Employee shall, upon request of the Company, furnish information and assistance
to the Company, and, in addition, upon reasonable request of the Company's Board
of Directors or its designees, shall make himself available to undertake
reasonable assignments consistent with the dignity, importance and scope of his
position and his physical and mental health.
(b) TERMINATION FOR CAUSE. The Company may terminate Employee's
employment hereunder for "cause", effective immediately upon giving written
notice thereof. For purposes of this Agreement, the term "cause" shall be
limited to (i) conviction of a felony or of any crime involving fraud or
misrepresentation; (ii) the continued failure by Employee to substantially
perform his duties to the Company after receipt of written notice from the
Company specifying any action or inaction by Employee which is deemed by the
Company to constitute a failure to perform his duties hereunder with
suggestions, where feasible, as to how Employee may remedy such failure, and
Employee has failed to correct the unsatisfactory performance within thirty (30)
days of such notice; (iii) Employee's negligence or willful misconduct which is
materially injurious to the Company, monetarily or otherwise; (iv) proven
dishonesty affecting the Company; (v) excessive use of alcohol or illegal drugs
interfering with the performance of Employee's duties and the continuance
thereof after written warning; or (vi) any material breach by Employee of the
Company's policies or of the covenants contained in Section 6 of this Agreement
regarding confidentiality. For purposes of the paragraph, no act or failure to
act on Employee's part shall be considered "willful" unless done, or omitted to
be done, by Employee not in good faith and without reasonable belief that his
action or omission was in the best interest of the Company. If at any time the
Company shall determine that Employee has engaged in one or more activities
constituting "cause" for termination hereunder, Employee's employment shall be
terminated for cause. Company shall pay Employee his full Base Salary through
the date of termination at the then current rate (including any applicable bonus
and accrued vacation pay), and all stock options, if any, which have become
vested and exercisable on or before the date of termination, with such options
remaining exercisable for such period of time specified as in Employee's Stock
Option Agreement(s). Company shall then have no further obligations to Employee.

**INFORMATION SUPPLIED**
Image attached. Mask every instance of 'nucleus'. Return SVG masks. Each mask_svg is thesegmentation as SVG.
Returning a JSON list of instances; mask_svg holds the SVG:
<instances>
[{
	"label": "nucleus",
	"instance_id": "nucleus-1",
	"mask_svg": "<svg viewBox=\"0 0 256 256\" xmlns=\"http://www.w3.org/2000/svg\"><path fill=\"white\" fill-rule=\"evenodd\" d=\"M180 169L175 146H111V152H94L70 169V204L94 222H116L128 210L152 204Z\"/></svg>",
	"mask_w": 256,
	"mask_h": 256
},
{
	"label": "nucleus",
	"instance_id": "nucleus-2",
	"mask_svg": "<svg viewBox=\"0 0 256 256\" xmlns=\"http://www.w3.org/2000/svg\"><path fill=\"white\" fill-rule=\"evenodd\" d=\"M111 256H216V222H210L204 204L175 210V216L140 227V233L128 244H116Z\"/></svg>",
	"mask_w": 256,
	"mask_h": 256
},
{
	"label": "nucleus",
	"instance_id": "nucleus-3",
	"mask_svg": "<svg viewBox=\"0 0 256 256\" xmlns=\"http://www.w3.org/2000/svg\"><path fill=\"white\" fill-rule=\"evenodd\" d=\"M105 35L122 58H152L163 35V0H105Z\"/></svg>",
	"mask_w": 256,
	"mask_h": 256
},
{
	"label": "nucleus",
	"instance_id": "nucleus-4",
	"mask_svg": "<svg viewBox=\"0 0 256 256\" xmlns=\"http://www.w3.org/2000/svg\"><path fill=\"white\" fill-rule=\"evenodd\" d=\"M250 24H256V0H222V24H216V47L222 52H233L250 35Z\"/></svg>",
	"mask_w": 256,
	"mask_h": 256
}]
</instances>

**EXERCISES TO COMPLETE**
[1] In the employment agreement, how many days does Employee have to correct unsatisfactory performance after receiving written notice?
[2] Repeat the part of the employment agreement that begins at the words "(b) TERMINATION FOR" and stops after "within thirty (30)".
[3] Can you write the next part of the employment agreement, continuing from its last sentence?
The entries are unrelated to the employment agreement.

**ANSWER LIST**
[1] Thirty (30) days.

[2]
(b) TERMINATION FOR CAUSE. The Company may terminate Employee's
employment hereunder for "cause", effective immediately upon giving written
notice thereof. For purposes of this Agreement, the term "cause" shall be
limited to (i) conviction of a felony or of any crime involving fraud or
misrepresentation; (ii) the continued failure by Employee to substantially
perform his duties to the Company after receipt of written notice from the
Company specifying any action or inaction by Employee which is deemed by the
Company to constitute a failure to perform his duties hereunder with
suggestions, where feasible, as to how Employee may remedy such failure, and
Employee has failed to correct the unsatisfactory performance within thirty (30)

[3]
Employee may give a written request to the Company within thirty (30) days after
such termination requesting an opportunity to be heard by the Board of Directors
of the Company. If Employee timely so requests such an opportunity to be heard,
such opportunity shall be made available to Employee within thirty (30) days
after such written request. If the Board, with the advice of counsel, determines
that there was cause for termination, its determination shall be deemed to be
conclusive and final. In the event Employee is terminated for cause, Section
6.a) and 6.b) will be of no force or effect. If it determines in its reasonable
judgment that there was not sufficient basis to terminate Employee for cause,
Employee shall be reinstated with all back pay and benefits restored.
(c) PAYMENT UPON TERMINATION WITHOUT CAUSE. In the event of termination
without cause, Employee shall be given thirty (30) days prior written notice.
Employee shall execute a full and complete release of any and all claims against
the Company in a form satisfactory to the Company, in which event Employee (or
his estate) shall be entitled to severance pay of (i) an amount equal to
Employee's Base Salary on the date of termination for two (2) months commencing
on the date of termination payable in accordance with the Company's customary
payroll practices, plus (ii) a pro rata portion of any bonus compensation which
would have been paid to Employee under any bonus plan which is adopted by the
Company's Compensation Committee or Board of Directors in such year if the
Company and Employee had met the targeted goals to the date of termination, plus
(iii) the continuation of all benefit (including, without limitation, all
insurance plans) for 6 months after termination, plus (iv) any remaining
unvested options shall vest. A termination pursuant to Section 1 above shall not
be deemed to be a termination without cause under this Section or a termination
for Good Reason under Section 5(e) or subject to this Section 5(c).
3
(d) RETURN OF COMPANY PROPERTY. Upon notice of termination by the
Company or resignation by Employee, Employee shall immediately return to the
Company all property of the Company in Employee's possession, including
Confidential Information (as defined below). Employee acknowledges that the
Company may withhold any compensation and benefits owed to Employee hereunder
until all such property is returned.
(e) EMPLOYEE TERMINATION FOR GOOD REASON. Employee may terminate this
Agreement for Good Reason by giving Company thirty (30) days prior written
notice. Good Reason means: (i) the assignment of any duties inconsistent in any
respect with Employee's position (including status, offices, titles and
reporting requirements), authority, duties or responsibilities hereunder, or any
other action by the Company which results in a diminution in such position,
authority, duties or responsibilities, excluding for this purpose as isolated,
insubstantial and inadvertent action not taken in bad faith and which is
remedied by the Company promptly after receipt of written notice from Employee;
(ii) any reduction of Employee's Base Salary. In such event, Employee's
termination shall be treated as a termination without cause, and he shall be
entitled to the payments enumerated in Section 5(c) above.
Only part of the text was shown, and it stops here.